◆ **EXERCISE BRIEF**
From the line containing "ingrédients Coco givré, la" to the line containing "is a carbohydrate" in the records below, set down every line exactly as it stands, both ends included, and skip the pictures.

◆ **Saved entries**
◆ ◆ ◆

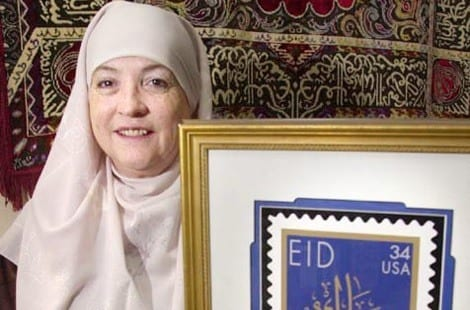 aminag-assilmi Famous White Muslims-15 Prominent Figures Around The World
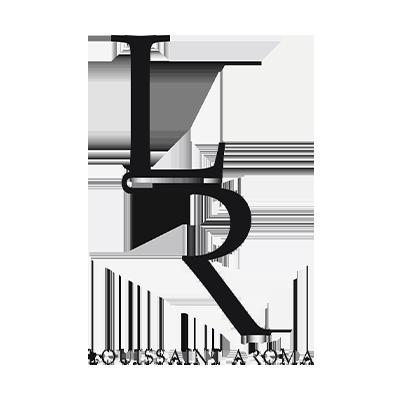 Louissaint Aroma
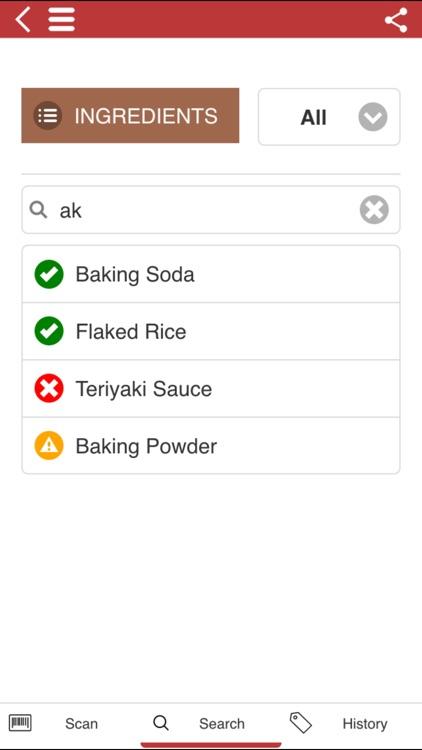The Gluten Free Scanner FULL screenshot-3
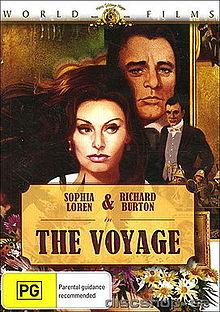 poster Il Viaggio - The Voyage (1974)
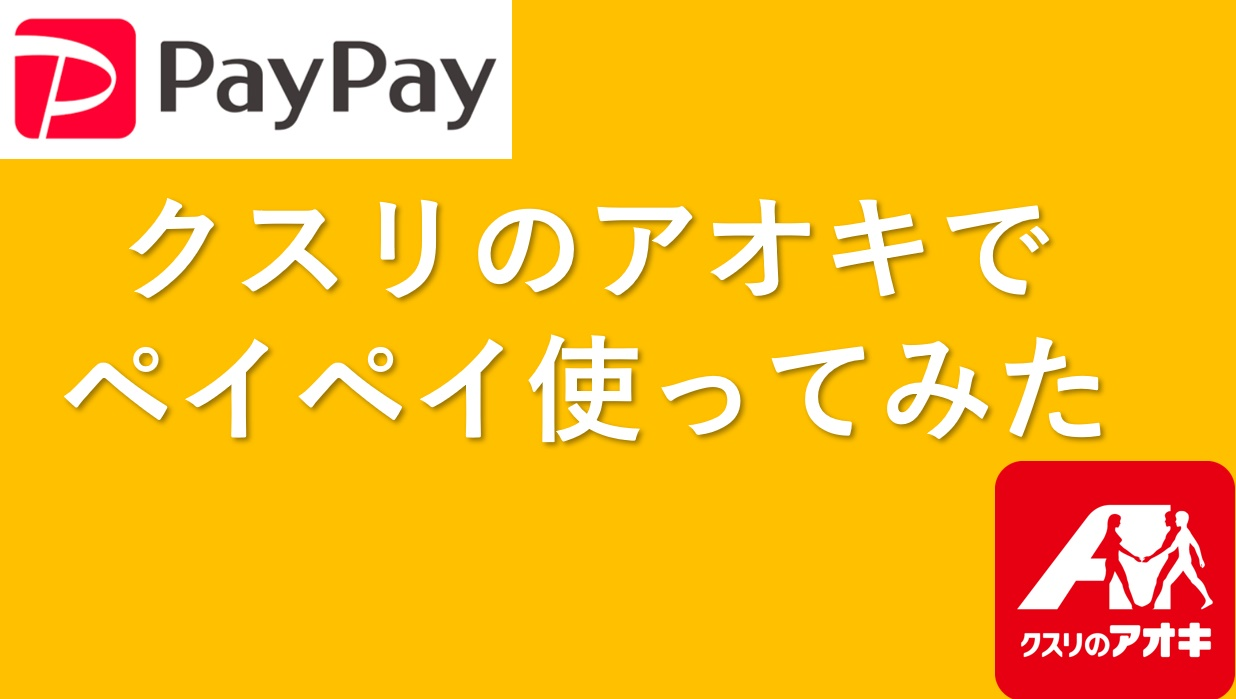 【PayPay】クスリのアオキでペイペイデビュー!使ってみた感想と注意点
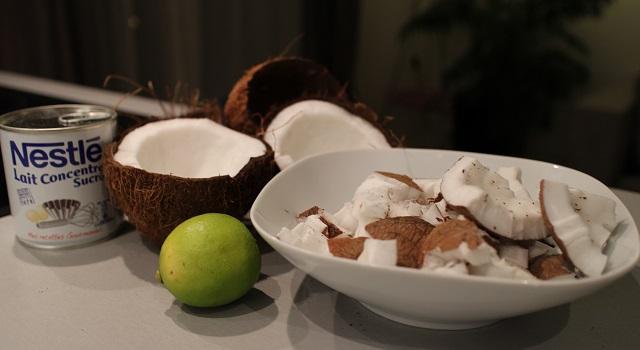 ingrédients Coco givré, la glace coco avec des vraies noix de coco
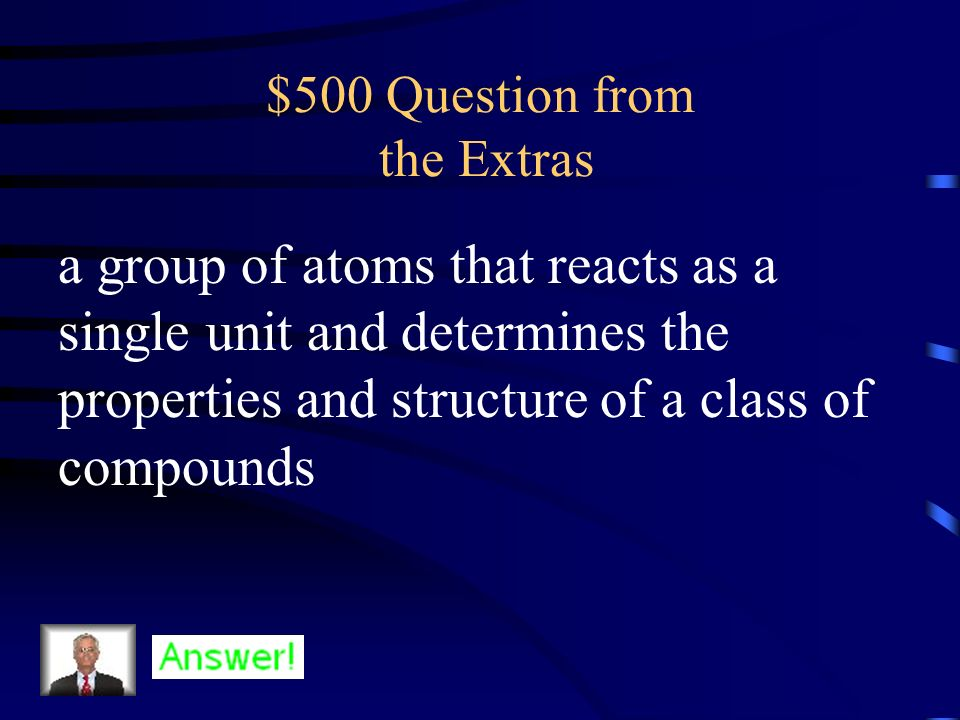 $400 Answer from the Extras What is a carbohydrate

◆ ◆ ◆

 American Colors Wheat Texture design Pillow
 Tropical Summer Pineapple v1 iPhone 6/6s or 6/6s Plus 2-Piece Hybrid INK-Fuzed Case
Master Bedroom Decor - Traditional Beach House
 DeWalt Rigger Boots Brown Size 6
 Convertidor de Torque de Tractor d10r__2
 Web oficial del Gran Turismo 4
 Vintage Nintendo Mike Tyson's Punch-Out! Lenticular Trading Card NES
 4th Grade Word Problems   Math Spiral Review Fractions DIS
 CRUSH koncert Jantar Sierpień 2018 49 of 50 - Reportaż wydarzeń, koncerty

◆ ◆ ◆

◆ **EXERCISE RESPONSE**
 ingrédients Coco givré, la glace coco avec des vraies noix de coco
 $400 Answer from the Extras What is a carbohydrate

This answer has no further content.